O programa Sou Bem Sucedido, da BM&C News, dedicou dois episódios ao tema das dívidas com o especialista em finanças e mentor de alta performance Henrique Pelissari. A conversa mostra que o problema central de grande parte das famílias brasileiras não é a existência de dívida em si, mas a combinação de juros altos com falta de planejamento e consumo por impulso.
Dívida é sempre um problema ou pode ser usada a seu favor?
Na entrevista, Henrique Pelissari faz uma distinção central para quem quer organizar a vida financeira. Dívida, na visão dele, é o compromisso assumido com clareza sobre quanto se ganha e com capacidade de pagamento.
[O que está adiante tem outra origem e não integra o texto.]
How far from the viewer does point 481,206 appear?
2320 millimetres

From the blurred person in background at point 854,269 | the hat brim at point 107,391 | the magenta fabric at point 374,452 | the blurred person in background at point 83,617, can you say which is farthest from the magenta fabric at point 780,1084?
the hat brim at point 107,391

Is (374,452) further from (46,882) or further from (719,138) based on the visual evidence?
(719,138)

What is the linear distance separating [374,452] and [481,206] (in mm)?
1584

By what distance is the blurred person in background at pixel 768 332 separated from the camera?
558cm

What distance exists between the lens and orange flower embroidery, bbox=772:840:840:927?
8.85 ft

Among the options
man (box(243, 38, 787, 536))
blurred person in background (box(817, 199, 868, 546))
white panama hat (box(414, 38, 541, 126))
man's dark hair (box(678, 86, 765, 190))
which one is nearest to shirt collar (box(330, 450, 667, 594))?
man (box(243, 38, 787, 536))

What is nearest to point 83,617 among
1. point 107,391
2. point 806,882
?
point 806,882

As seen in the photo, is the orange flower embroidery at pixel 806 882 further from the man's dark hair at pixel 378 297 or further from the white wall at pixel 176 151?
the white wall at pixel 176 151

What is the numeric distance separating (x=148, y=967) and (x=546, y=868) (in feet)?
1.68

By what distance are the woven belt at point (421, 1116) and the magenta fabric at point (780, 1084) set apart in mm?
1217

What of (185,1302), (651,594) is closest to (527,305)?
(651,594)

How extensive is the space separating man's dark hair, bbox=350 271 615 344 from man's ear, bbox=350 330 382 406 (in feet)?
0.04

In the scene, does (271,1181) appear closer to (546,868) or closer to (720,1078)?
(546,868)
Endividamento é quando os compromissos ultrapassam o que a pessoa consegue pagar, começam a atrasar e passam a afetar a vida emocional, familiar e profissional.
Ele lembra que usar o cartão de crédito, por exemplo, pode ser parte de um planejamento, desde que a fatura caiba no orçamento e seja paga integralmente. O problema surge quando o crédito é usado como extensão da renda, não como meio de pagamento. Nessa transição, a dívida deixa de ser ferramenta e vira sintoma de desorganização.
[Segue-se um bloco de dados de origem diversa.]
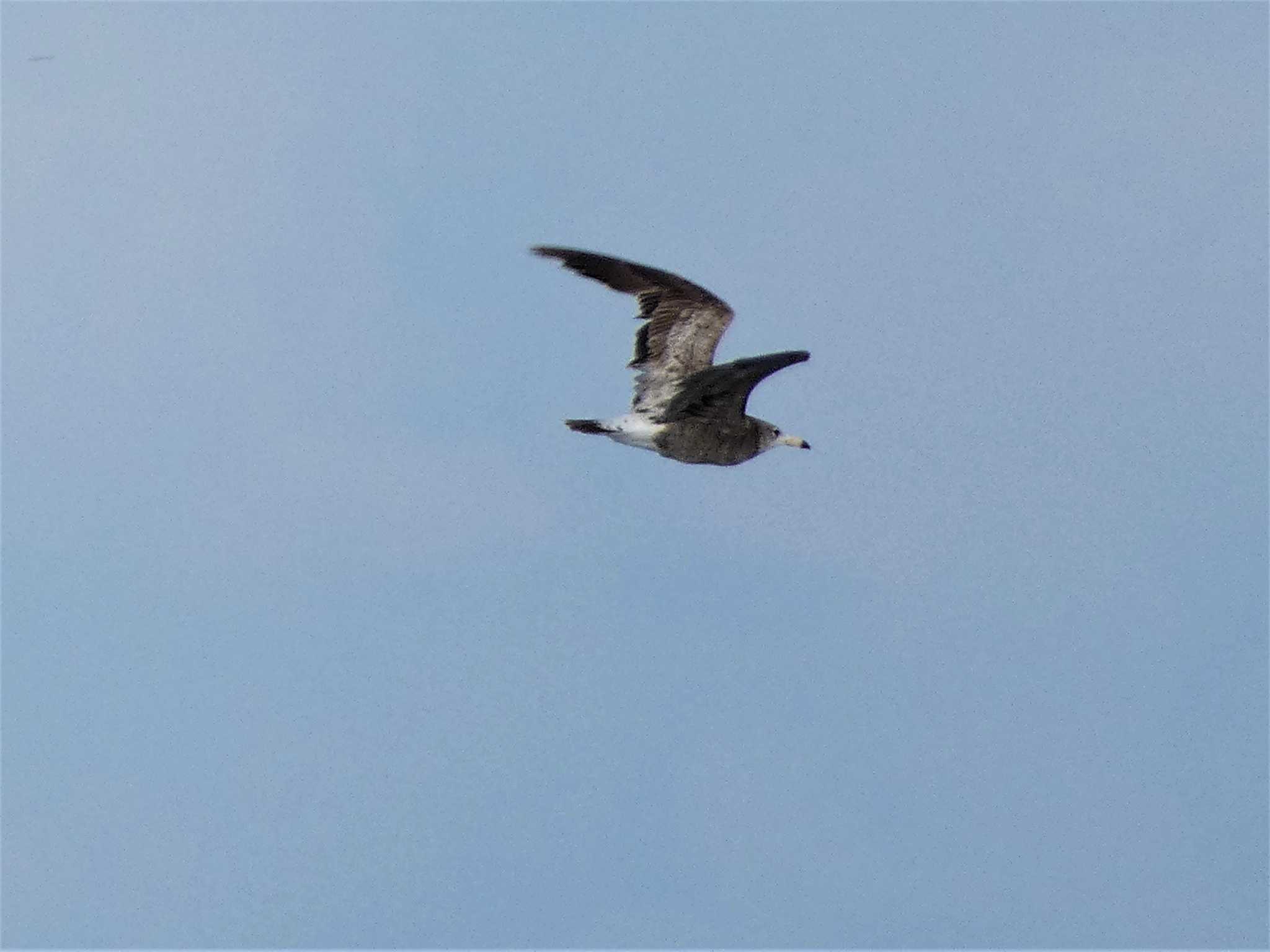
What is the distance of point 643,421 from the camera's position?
15.0 m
Relatórios do Banco Central sobre cidadania financeira reforçam essa abordagem ao tratar endividamento das famílias com o sistema financeiro como algo que precisa ser acompanhado em relação à renda ao longo do tempo, e não apenas como um número isolado de contratos em aberto. Esses materiais podem ser consultados diretamente no site de cidadania financeira do Banco Central.
Como o comportamento financeiro alimenta o endividamento?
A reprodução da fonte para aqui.